My research has included careful analysis of every microfilm copy of the Zephyrhills News (previously known as the Pasco Free Press and Zephyrhills Colonist). My thanks to the Zephyrhills Library for allowing me to spend nearly every Saturday morning of the calendar year of 2007 in this endeavor. As I reviewed the newspapers, I felt a need to share the many vignettes and stories. I often found myself chuckling aloud or wiping a tear as I read about the victories, the successes, the changes, the growth and the tragedies that shaped the life of the school and its community.
I made excursions to the Pioneer Museum in Dade City where Carolyn Falls assisted me in reviewing all of their archives. Margaret Seppanen allowed me access to the complete Zephyrhills Depot Museum collection on the schools. Archives of the St. Petersburg Times also were invaluable. Rosemary Wallace Trottman’s Book, The History of Zephyrhills, tied many pieces together as did the continual consultation of historian, Jeff Miller, from the fivay project. I reviewed every available ZHS yearbook (first published in 1946).
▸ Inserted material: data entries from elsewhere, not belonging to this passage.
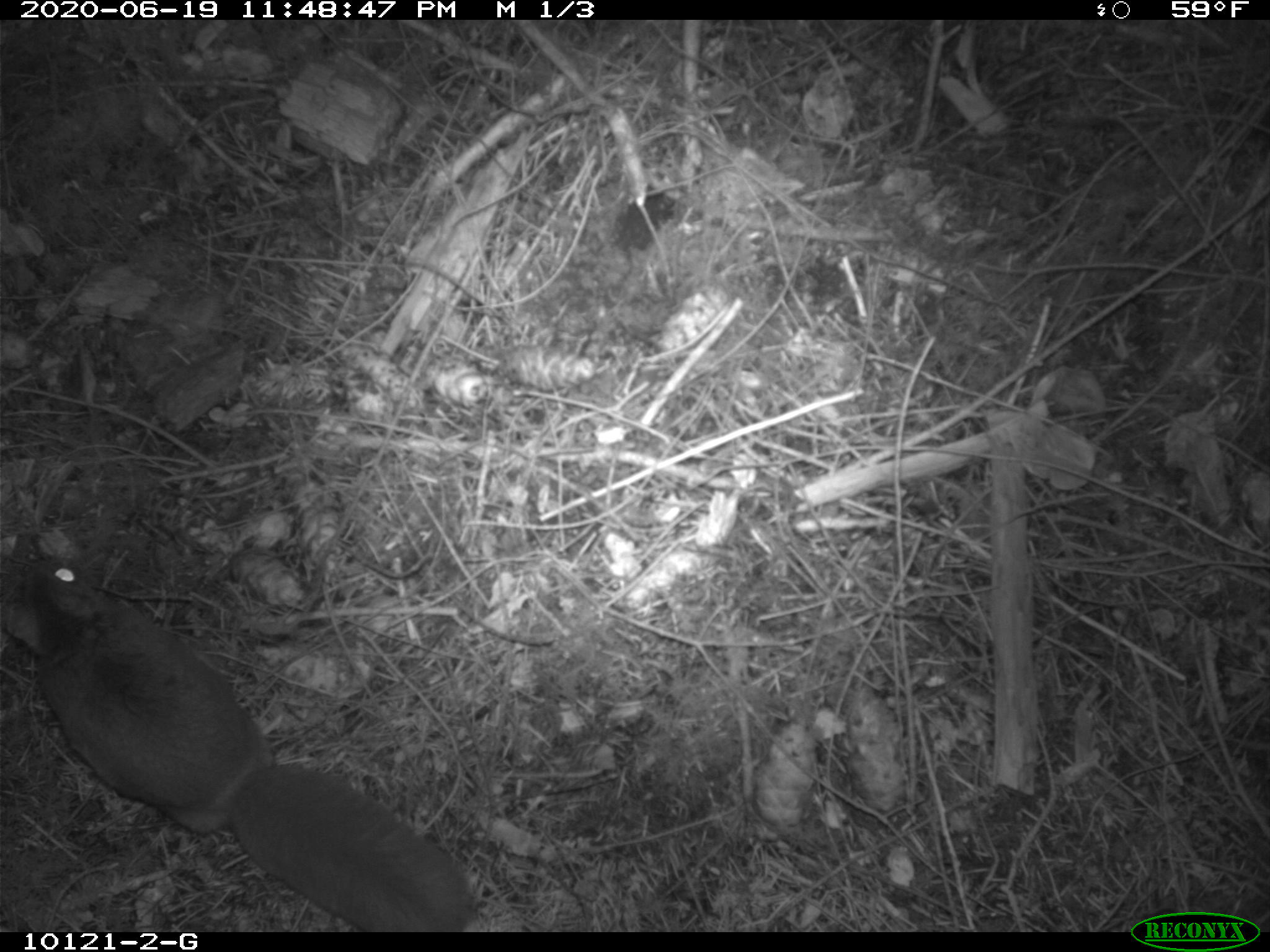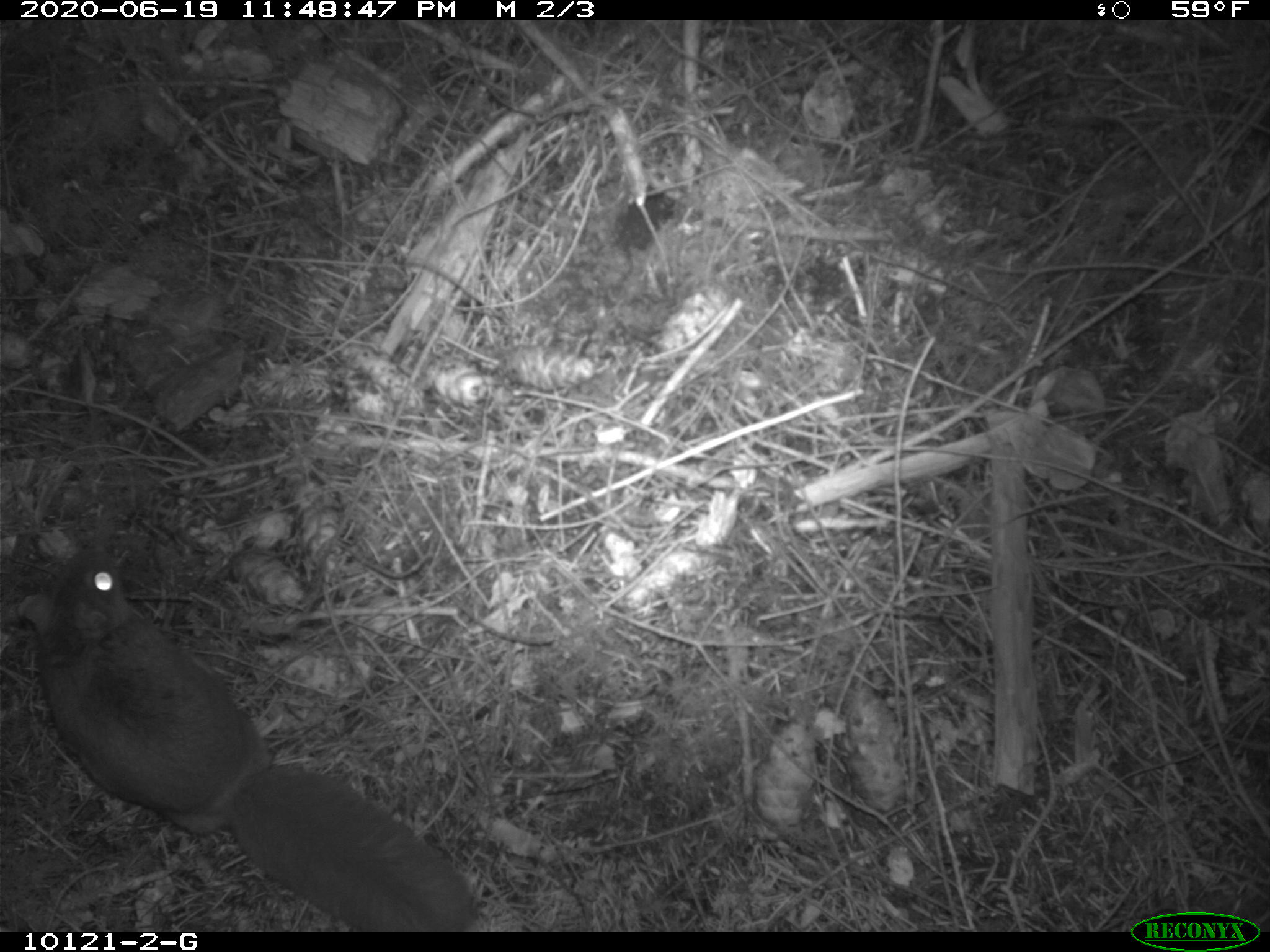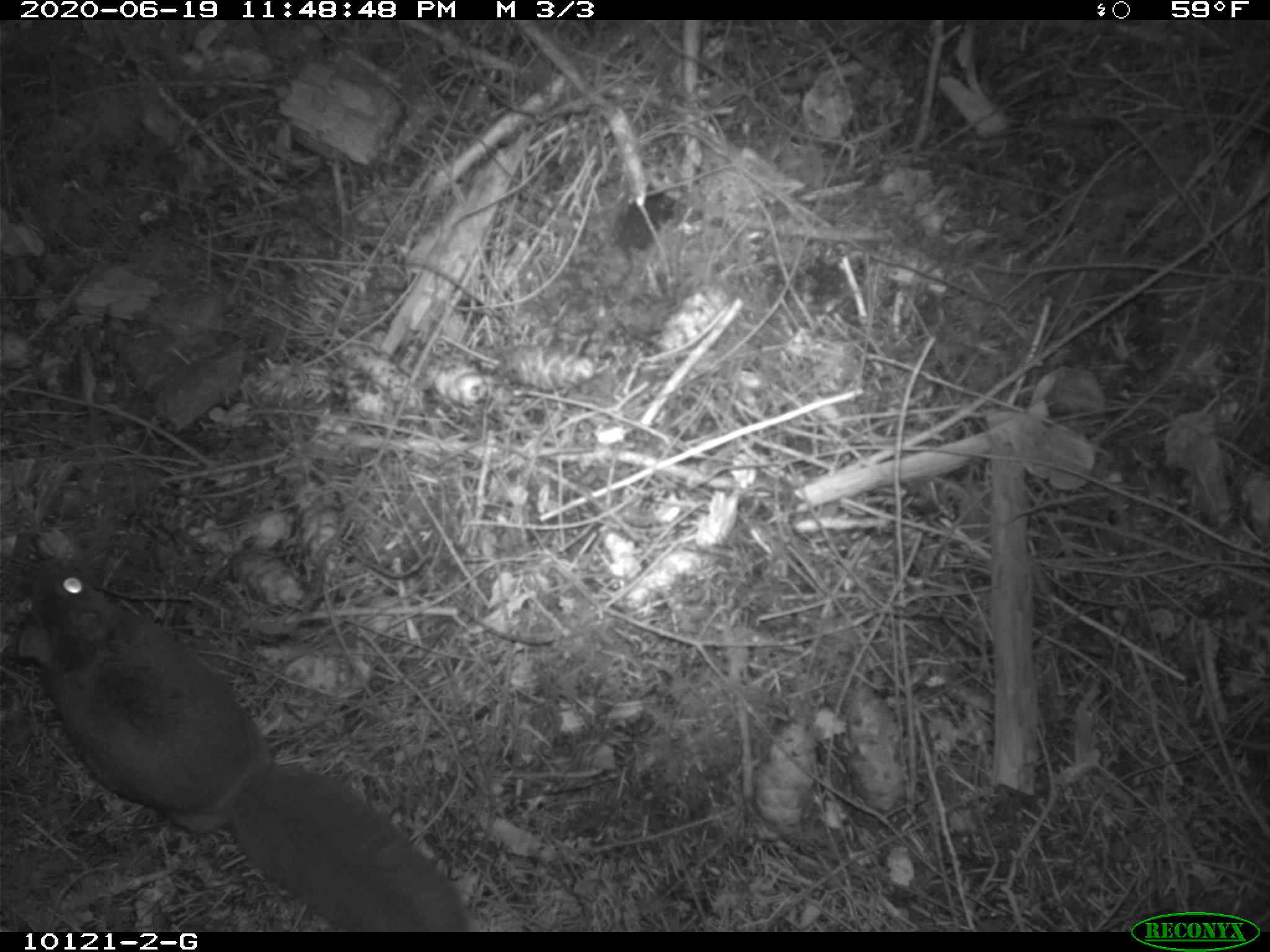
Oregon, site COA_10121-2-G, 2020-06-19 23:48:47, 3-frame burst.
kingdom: Animalia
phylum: Chordata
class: Mammalia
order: Rodentia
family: Sciuridae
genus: Glaucomys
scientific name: Glaucomys oregonensis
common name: humboldt's flying squirrel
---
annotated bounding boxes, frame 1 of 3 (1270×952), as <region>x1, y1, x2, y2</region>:
humboldt's flying squirrel: <region>0, 537, 489, 926</region>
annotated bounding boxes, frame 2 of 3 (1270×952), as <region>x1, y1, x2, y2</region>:
humboldt's flying squirrel: <region>6, 532, 490, 926</region>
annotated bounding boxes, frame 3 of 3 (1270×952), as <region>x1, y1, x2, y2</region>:
humboldt's flying squirrel: <region>3, 543, 470, 925</region>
I am touched by the many people who shaped this school. As a new teacher in 1974 at ZHS, I remember that Gail Reynolds and I were quite unique on the faculty in our youth and were enthralled with the many role models at ZHS. I can recall Mr. Ernest Kretschmar officially checking out my textbooks to me as a new teacher. Betty Hall took care of all of us as the ZHS librarian. The wisdom of James E. Davis, Raymond Stewart, and the phenomenal teachers—Jim Bailey, Don Woods, Dale Palmer, Caroline Marlette, Dave Camper, Stan Kendrick, Cathy Micheau Rapp, Terry Turner, Idel Lane, Judy Mason, Betty Jo Hyder, and so many more—literally shaped my life and continue daily to serve as inspirations to me. My mentor, Dr. Mary Giella, was also a guiding force and although not a faculty member of ZHS (rather a leader of Pasco) and always a keeper of history and tradition, she had a profound affect upon its growth and development. Thanks to the following who answered questions and contributed information along the way:
Disclaimer: My goal in compiling the history was to capture key events within the context of the time. I did not graduate form Zephyrhills High but taught there for seven years and in the surrounding schools and district office for another 23 years. I also worked in each of the Zephyrhills schools—a distinction that I don’t believe anyone else possesses. My husband’s tenure at ZHS is for 35 years and 2 of our children graduated from there. Our tenure collectively is 73 years so I hope this qualifies me to comment. My attempt has been to be as inclusive as possible—to capture student life, parent involvement, activities and sports, to give the reader a snippet of life in each decade. I have also tried to be objective and include what I found. The school is a sum of all its stakeholders and I believe all of the thousands of students have contributed to what it has become today.